> _WORK INSTRUCTION A_: List every GPA or SAT score figure that the passage on standardized testing cites.
> _WORK INSTRUCTION B_: In the passage on standardized testing, rewrite the stretch from "It is important" through "the better prospect.", swapping "dilapidated" for "underfunded".

*** QUOTED PASSAGE ***

George Washington University has become the latest and largest university to denounce SAT and ACT test in their admissions process. Instead, they are going for a holistic view of a student’s progress, abilities and drive. This is the wave of the future for standardized testing.

It is important to take into consideration the fact that these tests are unfair to people of lower socio-economic status. Some people cannot afford test prep classes. Most importantly, not all schools are built or ran the same due to property taxes being used to fund schools.

Using a standardized test to mark those in a situation that is clearly unstandardized is positioning certain people for sheer failure. To compare someone with a 3.5 GPA and a 1750 SAT score in a privileged, well-funded school to a person from an impoverish, dilapidated school with a 3.2 and 1600 SAT score ignores some very prominent factors that have led to that student’s scores.

If it were up to standardized testing, which ignores these factors, the former would be seen as the better prospect.

Until things are truly equal and impartial, basing competence on a standardized system will continue to be fundamentally flawed. Using the SAT and ACT tests as measures for success in higher education have already been roundly debunked. A Feb. 5, 2014 study probed the success of students from university admission requirements that required test scores to those that cited the inclusion of test scores as optional.

*** End of QUOTED PASSAGE ***
*** DATASET CONTENT ***

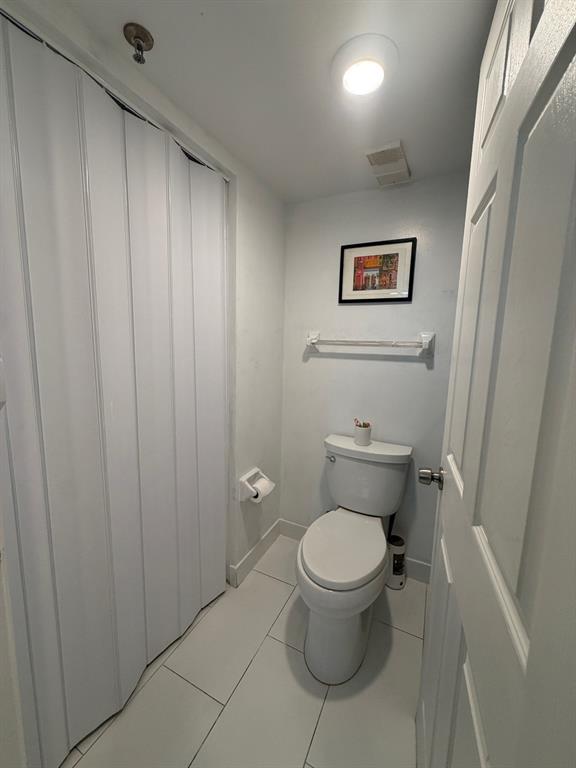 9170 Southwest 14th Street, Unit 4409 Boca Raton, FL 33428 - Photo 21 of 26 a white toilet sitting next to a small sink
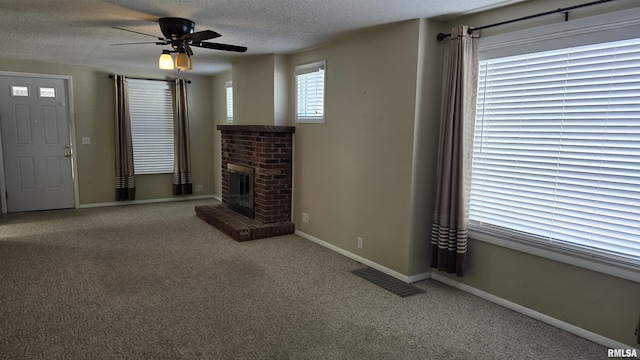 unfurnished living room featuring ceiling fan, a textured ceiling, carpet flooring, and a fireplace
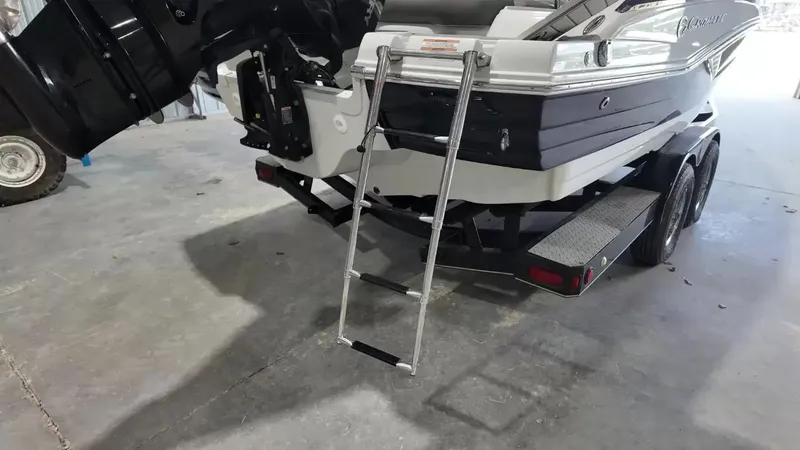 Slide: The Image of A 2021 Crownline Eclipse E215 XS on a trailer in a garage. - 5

*** End of DATASET CONTENT ***

> _SOLUTION A_: 3.5, 1750, 3.2, 1600

> _SOLUTION B_:
It is important to take into consideration the fact that these tests are unfair to people of lower socio-economic status. Some people cannot afford test prep classes. Most importantly, not all schools are built or ran the same due to property taxes being used to fund schools.

Using a standardized test to mark those in a situation that is clearly unstandardized is positioning certain people for sheer failure. To compare someone with a 3.5 GPA and a 1750 SAT score in a privileged, well-funded school to a person from an impoverish, underfunded school with a 3.2 and 1600 SAT score ignores some very prominent factors that have led to that student’s scores.

If it were up to standardized testing, which ignores these factors, the former would be seen as the better prospect.